Performing Periodic Computations with Derived Factors¶

So far, we have passed fundamental columns (such as REVENUE or EPS) directly to the built-in periodic factors. What if we want to perform periodic computations using derived factors, such as operating margin, which as we saw in a previous notebook can be derived as follows:

In [13]:
operating_margin = fundamentals.OPINC.latest / fundamentals.REVENUE.latest

To use a derived factor with any of the built-in periodic factors or filters, we must create a function that returns the derived factor, then pass the function to the periodic factor or filter.

The function we create must accept two parameters: period_offset and mask.
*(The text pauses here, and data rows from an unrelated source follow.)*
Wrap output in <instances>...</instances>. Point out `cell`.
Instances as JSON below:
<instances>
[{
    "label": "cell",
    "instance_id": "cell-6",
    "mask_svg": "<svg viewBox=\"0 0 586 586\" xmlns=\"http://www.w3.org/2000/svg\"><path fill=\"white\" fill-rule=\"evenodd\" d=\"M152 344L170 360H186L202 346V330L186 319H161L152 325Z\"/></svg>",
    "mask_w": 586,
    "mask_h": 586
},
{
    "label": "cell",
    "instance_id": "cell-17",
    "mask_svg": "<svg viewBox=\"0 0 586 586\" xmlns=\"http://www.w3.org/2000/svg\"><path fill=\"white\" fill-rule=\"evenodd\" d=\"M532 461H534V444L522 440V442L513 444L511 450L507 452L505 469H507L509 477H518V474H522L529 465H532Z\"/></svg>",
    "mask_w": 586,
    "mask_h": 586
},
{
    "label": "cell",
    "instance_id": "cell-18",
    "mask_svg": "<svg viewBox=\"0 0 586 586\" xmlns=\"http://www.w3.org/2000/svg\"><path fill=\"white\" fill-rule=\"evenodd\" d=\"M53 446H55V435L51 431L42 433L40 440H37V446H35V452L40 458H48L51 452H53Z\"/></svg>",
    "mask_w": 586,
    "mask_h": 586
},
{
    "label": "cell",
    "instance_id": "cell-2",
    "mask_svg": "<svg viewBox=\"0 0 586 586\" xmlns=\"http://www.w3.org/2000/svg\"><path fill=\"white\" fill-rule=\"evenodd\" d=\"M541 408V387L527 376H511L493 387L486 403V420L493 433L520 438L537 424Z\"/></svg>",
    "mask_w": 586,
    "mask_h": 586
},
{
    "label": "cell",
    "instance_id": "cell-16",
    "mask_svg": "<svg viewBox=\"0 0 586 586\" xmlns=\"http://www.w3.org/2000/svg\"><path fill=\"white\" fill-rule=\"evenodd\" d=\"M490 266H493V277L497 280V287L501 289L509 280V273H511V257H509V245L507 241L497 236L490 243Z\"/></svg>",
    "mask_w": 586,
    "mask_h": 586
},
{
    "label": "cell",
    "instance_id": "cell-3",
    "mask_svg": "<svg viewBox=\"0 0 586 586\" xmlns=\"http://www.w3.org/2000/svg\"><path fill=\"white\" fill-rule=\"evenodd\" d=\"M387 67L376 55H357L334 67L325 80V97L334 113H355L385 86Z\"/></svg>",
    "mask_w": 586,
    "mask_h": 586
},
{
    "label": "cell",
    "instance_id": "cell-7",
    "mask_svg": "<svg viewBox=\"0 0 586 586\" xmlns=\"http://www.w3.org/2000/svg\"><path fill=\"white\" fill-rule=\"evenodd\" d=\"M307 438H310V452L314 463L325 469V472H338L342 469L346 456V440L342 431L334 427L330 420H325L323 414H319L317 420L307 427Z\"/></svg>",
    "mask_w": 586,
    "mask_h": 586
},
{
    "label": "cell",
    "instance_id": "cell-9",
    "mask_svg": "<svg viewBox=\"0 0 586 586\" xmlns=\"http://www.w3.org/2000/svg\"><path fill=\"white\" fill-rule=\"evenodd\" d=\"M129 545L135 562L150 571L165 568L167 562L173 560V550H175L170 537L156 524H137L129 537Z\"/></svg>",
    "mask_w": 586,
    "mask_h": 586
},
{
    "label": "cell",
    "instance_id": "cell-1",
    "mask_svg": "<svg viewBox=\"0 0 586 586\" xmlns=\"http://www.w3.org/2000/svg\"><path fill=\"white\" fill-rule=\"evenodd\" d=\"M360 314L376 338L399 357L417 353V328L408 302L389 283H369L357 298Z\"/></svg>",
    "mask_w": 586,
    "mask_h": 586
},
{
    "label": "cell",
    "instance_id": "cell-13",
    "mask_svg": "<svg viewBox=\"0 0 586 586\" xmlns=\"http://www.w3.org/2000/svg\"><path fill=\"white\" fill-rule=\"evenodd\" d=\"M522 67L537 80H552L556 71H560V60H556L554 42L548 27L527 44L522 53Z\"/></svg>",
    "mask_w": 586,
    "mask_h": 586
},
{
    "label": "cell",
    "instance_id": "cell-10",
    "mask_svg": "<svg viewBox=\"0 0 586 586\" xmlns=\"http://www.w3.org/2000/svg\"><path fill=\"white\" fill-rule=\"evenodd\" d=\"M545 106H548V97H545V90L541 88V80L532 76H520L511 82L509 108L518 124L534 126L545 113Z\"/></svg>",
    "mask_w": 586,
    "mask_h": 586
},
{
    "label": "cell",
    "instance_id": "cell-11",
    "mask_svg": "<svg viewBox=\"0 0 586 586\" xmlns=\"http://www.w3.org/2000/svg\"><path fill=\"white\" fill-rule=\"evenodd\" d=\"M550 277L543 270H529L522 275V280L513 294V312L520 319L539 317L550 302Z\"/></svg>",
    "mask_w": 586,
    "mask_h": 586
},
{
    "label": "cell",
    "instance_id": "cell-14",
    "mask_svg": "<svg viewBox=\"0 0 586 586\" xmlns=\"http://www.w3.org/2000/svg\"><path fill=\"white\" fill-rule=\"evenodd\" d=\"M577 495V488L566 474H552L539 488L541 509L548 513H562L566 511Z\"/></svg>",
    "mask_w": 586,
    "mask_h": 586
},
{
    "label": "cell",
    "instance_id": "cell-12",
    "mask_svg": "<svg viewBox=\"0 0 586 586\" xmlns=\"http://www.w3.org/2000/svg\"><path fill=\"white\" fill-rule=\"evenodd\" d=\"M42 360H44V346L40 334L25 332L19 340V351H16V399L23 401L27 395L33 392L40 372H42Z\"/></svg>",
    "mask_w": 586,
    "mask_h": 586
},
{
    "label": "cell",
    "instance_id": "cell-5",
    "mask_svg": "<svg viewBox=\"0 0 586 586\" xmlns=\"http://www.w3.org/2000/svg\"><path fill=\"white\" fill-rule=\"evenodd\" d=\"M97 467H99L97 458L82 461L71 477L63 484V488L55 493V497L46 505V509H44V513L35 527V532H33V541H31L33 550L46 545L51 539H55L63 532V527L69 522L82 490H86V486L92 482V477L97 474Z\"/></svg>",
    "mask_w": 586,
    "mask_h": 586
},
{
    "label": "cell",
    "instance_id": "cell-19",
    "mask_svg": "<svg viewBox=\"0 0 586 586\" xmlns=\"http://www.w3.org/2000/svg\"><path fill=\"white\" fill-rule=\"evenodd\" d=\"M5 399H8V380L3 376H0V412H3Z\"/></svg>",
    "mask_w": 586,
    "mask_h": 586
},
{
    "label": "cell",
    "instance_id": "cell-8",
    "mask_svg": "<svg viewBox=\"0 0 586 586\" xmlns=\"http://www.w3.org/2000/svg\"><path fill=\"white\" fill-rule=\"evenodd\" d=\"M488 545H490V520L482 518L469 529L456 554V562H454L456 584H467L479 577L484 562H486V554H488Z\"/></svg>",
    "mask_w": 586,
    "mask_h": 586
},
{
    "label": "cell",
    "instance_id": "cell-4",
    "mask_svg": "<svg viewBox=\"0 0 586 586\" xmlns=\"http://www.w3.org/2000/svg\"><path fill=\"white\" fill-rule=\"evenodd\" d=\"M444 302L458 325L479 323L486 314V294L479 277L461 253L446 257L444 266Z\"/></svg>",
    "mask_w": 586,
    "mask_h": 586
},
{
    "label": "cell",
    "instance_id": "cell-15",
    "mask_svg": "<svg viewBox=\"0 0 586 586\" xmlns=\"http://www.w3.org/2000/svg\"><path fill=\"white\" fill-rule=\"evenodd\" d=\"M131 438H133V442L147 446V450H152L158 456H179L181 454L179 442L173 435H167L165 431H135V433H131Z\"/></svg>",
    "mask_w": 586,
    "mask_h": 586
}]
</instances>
The function should use the period_offset parameter to derive the factor corresponding to that period_offset. The function should use the mask parameter (if provided) to mask the derived factor it returns. Here is a function that computes operating margin:

In [14]:
def OPMARGIN(period_offset=0, mask=None):
    fundamentals = sharadar.Fundamentals.slice("ART", period_offset)
    operating_margin = fundamentals.OPINC.latest / fundamentals.REVENUE.latest
    if mask is not None:
        operating_margin = operating_margin.where(mask)
    return operating_margin

We can now pass the OPMARGIN function to any of the built-in periodic factors and filters, just as we would pass a data column. Here, we compute the lowest and highest operating margin over the last 4 quarters:

In [15]:
from zipline.pipeline.periodic import PeriodicLow, PeriodicHigh

high_opmargin = PeriodicHigh(OPMARGIN, window_length=4)
low_opmargin = PeriodicLow(OPMARGIN, window_length=4)

Make sure to pass the function itself to the periodic factor or filter, not the result of calling the function (OPMARGIN, not OPMARGIN()).

If you were to pass a mask to PeriodicHigh() or PeriodicLow(), that mask would be passed in turn to your OPMARGIN function. If you don't pass a mask to PeriodicHigh() or PeriodicLow(), no mask will be passed to your OPMARGIN function. Regardless of whether you intend to pass a mask or not, your OPMARGIN function must accept a mask parameter.